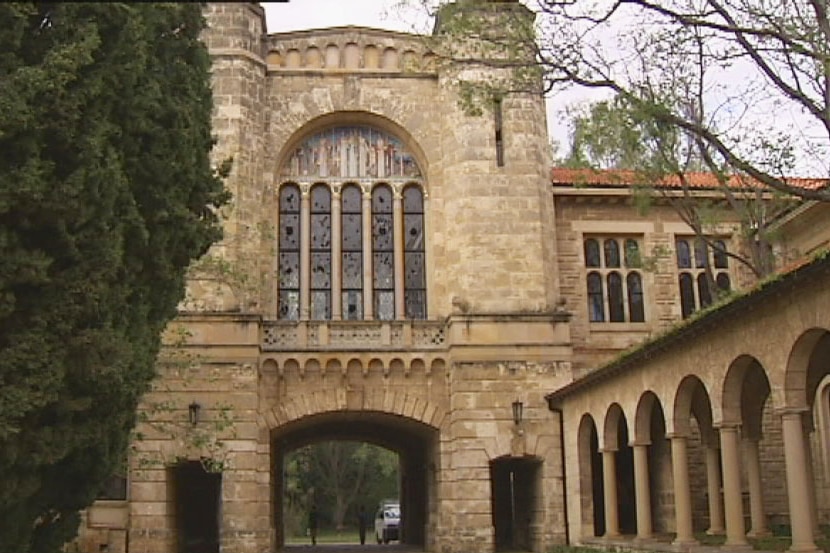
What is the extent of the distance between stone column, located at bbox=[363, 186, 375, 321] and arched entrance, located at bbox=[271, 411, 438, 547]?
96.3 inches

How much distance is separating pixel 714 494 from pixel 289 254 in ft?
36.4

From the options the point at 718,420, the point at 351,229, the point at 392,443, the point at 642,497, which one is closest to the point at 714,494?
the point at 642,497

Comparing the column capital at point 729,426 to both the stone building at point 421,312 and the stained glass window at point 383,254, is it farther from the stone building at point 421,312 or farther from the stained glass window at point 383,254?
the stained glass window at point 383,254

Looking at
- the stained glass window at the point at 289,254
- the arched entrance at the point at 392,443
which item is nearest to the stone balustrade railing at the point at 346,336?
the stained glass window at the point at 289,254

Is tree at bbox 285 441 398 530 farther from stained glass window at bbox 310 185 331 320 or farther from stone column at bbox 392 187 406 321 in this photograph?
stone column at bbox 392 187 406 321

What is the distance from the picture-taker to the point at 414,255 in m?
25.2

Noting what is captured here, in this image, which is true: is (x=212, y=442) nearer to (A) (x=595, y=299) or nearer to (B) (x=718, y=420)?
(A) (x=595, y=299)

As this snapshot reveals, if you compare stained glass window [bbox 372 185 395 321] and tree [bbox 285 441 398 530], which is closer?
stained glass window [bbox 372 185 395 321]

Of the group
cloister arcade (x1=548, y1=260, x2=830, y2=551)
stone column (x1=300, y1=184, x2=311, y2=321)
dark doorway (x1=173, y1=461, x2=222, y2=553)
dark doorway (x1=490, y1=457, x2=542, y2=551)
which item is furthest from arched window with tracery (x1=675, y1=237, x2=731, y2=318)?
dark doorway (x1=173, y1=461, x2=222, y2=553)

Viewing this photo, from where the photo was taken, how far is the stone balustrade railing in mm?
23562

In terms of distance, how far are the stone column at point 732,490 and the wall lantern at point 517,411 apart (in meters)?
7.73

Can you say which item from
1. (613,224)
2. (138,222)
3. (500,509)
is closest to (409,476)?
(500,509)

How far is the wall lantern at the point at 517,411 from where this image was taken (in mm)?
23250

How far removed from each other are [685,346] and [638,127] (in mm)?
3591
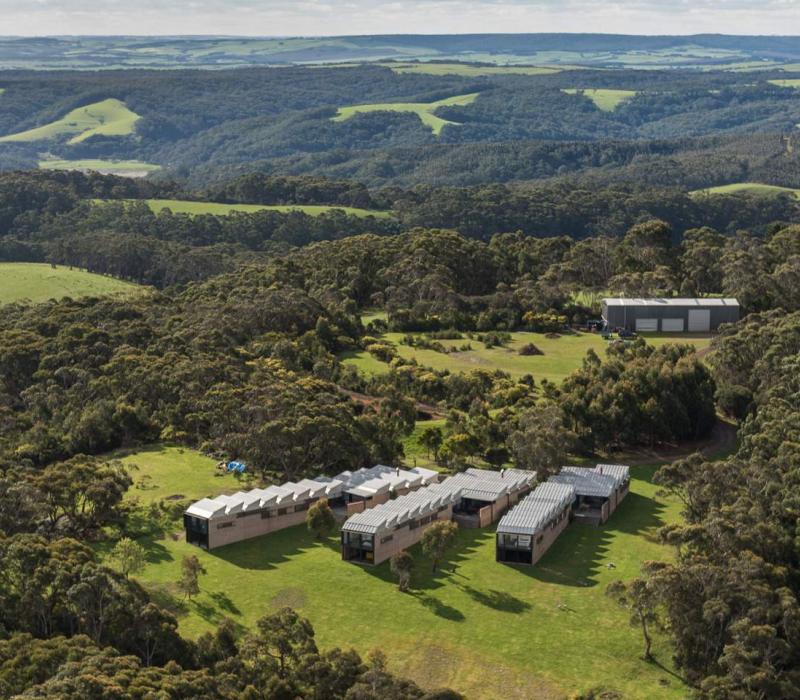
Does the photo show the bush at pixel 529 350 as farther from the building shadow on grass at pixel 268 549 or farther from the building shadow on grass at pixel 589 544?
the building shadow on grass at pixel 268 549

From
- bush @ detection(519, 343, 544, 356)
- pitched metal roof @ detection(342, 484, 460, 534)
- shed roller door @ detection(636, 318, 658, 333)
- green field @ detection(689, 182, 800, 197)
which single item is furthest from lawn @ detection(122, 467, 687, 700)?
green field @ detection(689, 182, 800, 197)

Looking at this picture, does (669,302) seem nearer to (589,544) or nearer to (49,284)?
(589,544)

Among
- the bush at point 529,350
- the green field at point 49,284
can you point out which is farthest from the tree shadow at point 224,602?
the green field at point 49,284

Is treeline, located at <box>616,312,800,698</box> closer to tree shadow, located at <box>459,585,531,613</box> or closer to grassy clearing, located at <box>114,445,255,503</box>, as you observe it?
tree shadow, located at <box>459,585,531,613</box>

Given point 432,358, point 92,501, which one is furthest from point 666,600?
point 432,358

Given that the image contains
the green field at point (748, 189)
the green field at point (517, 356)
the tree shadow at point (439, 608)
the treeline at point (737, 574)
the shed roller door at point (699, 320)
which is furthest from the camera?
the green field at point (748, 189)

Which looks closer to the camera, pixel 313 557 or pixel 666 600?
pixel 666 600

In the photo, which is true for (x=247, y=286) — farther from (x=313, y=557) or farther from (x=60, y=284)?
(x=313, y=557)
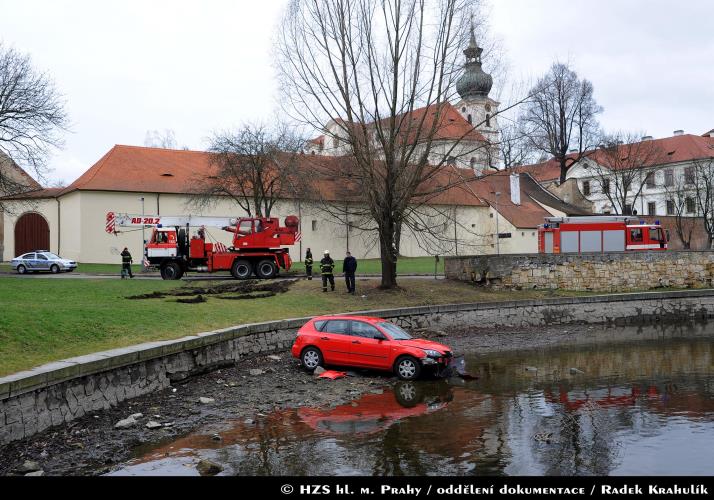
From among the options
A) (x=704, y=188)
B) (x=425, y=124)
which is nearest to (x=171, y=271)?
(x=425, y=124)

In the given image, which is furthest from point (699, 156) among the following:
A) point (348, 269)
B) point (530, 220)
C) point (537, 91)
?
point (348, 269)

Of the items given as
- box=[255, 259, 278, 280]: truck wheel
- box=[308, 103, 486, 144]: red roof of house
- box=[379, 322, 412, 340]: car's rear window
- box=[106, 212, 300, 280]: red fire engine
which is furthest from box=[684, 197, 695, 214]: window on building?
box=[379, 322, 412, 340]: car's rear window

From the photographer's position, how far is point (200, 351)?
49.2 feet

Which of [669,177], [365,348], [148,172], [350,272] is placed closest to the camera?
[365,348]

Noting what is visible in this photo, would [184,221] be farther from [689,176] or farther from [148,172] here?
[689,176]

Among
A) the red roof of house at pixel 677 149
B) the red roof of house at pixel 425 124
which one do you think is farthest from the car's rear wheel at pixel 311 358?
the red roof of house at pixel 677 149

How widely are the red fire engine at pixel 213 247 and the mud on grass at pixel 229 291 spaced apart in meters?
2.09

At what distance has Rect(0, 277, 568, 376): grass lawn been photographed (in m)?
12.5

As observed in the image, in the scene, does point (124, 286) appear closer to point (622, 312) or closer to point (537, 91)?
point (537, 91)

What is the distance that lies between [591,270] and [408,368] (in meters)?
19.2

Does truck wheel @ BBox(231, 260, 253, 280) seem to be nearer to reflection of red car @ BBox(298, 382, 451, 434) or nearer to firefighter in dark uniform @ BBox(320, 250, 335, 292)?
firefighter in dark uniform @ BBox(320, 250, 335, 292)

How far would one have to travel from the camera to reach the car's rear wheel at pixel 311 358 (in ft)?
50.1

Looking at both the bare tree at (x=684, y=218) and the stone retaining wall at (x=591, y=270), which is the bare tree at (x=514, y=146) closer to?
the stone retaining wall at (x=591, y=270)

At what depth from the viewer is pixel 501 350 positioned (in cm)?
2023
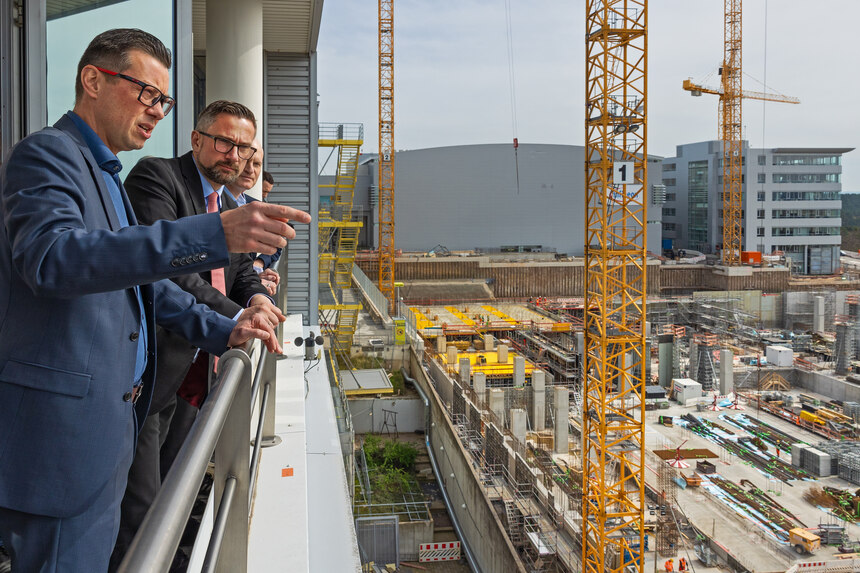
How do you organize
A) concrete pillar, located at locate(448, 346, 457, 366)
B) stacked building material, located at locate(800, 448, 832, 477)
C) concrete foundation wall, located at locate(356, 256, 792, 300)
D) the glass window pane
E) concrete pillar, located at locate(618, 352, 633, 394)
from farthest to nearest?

Work instructions:
Rewrite all of the data above with "stone balustrade railing" swapped for "stone handrail" and everything else left unchanged. Leave the pictures out.

Result:
What is the extent of the distance between stone column, located at bbox=[363, 186, 375, 321] and arched entrance, located at bbox=[271, 411, 438, 547]?
96.3 inches

How much distance is separating pixel 714 494 from pixel 289 254 in ft?
36.4

From the options the point at 718,420, the point at 351,229, the point at 392,443, the point at 642,497, which one is closest to the point at 714,494?
the point at 642,497

Comparing the column capital at point 729,426 to both the stone building at point 421,312 and the stained glass window at point 383,254, is it farther from the stone building at point 421,312 or farther from the stained glass window at point 383,254?
the stained glass window at point 383,254

Looking at
- the stained glass window at the point at 289,254
- the arched entrance at the point at 392,443
which item is nearest to the stone handrail at the point at 346,336?
the stained glass window at the point at 289,254

Is tree at bbox 285 441 398 530 farther from stained glass window at bbox 310 185 331 320 or farther from stone column at bbox 392 187 406 321 in this photograph?
stone column at bbox 392 187 406 321

What is the distance from the picture-taker to the point at 414,255 in m?
25.2

Noting what is captured here, in this image, which is true: is (x=212, y=442) nearer to (A) (x=595, y=299) or nearer to (B) (x=718, y=420)?
(A) (x=595, y=299)

As this snapshot reveals, if you compare stained glass window [bbox 372 185 395 321] and tree [bbox 285 441 398 530], which is closer?
stained glass window [bbox 372 185 395 321]

Of the group
cloister arcade (x1=548, y1=260, x2=830, y2=551)
stone column (x1=300, y1=184, x2=311, y2=321)
dark doorway (x1=173, y1=461, x2=222, y2=553)
dark doorway (x1=490, y1=457, x2=542, y2=551)
which item is furthest from arched window with tracery (x1=675, y1=237, x2=731, y2=318)?
dark doorway (x1=173, y1=461, x2=222, y2=553)

Viewing this photo, from where the photo was taken, how far is the stone handrail in mm?
23562

In terms of distance, how far are the stone column at point 732,490 and the wall lantern at point 517,411 apart (in meters)?
7.73

Can you say which item from
1. (613,224)
2. (138,222)
3. (500,509)
is closest to (409,476)?
(500,509)

How far is the wall lantern at the point at 517,411 from where this image was taken (in mm)?
23250

How far removed from each other are [685,346] and [638,127] (in mm)?
3591
Does the photo show the bush at pixel 529 350 as farther from the building shadow on grass at pixel 268 549 or farther from the building shadow on grass at pixel 589 544?
the building shadow on grass at pixel 268 549

From
- bush @ detection(519, 343, 544, 356)
- pitched metal roof @ detection(342, 484, 460, 534)
- shed roller door @ detection(636, 318, 658, 333)
- green field @ detection(689, 182, 800, 197)
which single item is furthest from lawn @ detection(122, 467, 687, 700)?
green field @ detection(689, 182, 800, 197)

Looking at this picture, does (669,302) seem nearer to (589,544) or nearer to (49,284)?
(589,544)

Among
- the bush at point 529,350
- the green field at point 49,284
can you point out which is farthest from the tree shadow at point 224,602?
the green field at point 49,284

Is treeline, located at <box>616,312,800,698</box> closer to tree shadow, located at <box>459,585,531,613</box> or closer to grassy clearing, located at <box>114,445,255,503</box>, as you observe it?
tree shadow, located at <box>459,585,531,613</box>

Given point 432,358, point 92,501, which one is furthest from point 666,600?
point 432,358

Given that the image contains
the green field at point (748, 189)
the green field at point (517, 356)
the tree shadow at point (439, 608)
the treeline at point (737, 574)
the shed roller door at point (699, 320)
which is furthest from the camera?
the green field at point (748, 189)

Which looks closer to the camera, pixel 313 557 or pixel 666 600?
pixel 666 600

In the photo, which is true for (x=247, y=286) — farther from (x=313, y=557) or farther from (x=60, y=284)?
(x=313, y=557)
From among the options
A) (x=704, y=188)
B) (x=425, y=124)
which is nearest to (x=171, y=271)?
(x=425, y=124)

In the given image, which is furthest from point (699, 156) among the following:
A) point (348, 269)
B) point (530, 220)
C) point (537, 91)
?
point (348, 269)

Of the items given as
- box=[255, 259, 278, 280]: truck wheel
- box=[308, 103, 486, 144]: red roof of house
- box=[379, 322, 412, 340]: car's rear window
- box=[106, 212, 300, 280]: red fire engine
which is furthest from box=[684, 197, 695, 214]: window on building?
box=[379, 322, 412, 340]: car's rear window

From the photographer's position, how far is point (200, 351)?
49.2 feet

Which of [669,177], [365,348], [148,172], [350,272] is placed closest to the camera?
[365,348]

Noting what is visible in this photo, would [184,221] be farther from [689,176] or farther from [148,172] here?
[689,176]

Among
A) the red roof of house at pixel 677 149
B) the red roof of house at pixel 425 124
which one do you think is farthest from the car's rear wheel at pixel 311 358?
the red roof of house at pixel 677 149

How widely are the red fire engine at pixel 213 247 and the mud on grass at pixel 229 291 spaced apart in meters?
2.09

At what distance has Rect(0, 277, 568, 376): grass lawn been photographed (in m)?
12.5

As observed in the image, in the scene, does point (124, 286) appear closer to point (622, 312) or closer to point (537, 91)?
point (537, 91)

What is the distance that lies between [591,270] and [408,368] (in meters)?
19.2

Does truck wheel @ BBox(231, 260, 253, 280) seem to be nearer to reflection of red car @ BBox(298, 382, 451, 434) or nearer to firefighter in dark uniform @ BBox(320, 250, 335, 292)?
firefighter in dark uniform @ BBox(320, 250, 335, 292)

How far would one have to travel from the camera to reach the car's rear wheel at pixel 311 358 (in ft)?
50.1

Looking at both the bare tree at (x=684, y=218) and the stone retaining wall at (x=591, y=270), which is the bare tree at (x=514, y=146) closer to?
the stone retaining wall at (x=591, y=270)

At what depth from the viewer is pixel 501 350 positioned (in cm)?
2023
How do you organize
A) concrete pillar, located at locate(448, 346, 457, 366)
B) stacked building material, located at locate(800, 448, 832, 477)
C) concrete foundation wall, located at locate(356, 256, 792, 300)
D) the glass window pane
E) concrete pillar, located at locate(618, 352, 633, 394)
from farthest to nearest?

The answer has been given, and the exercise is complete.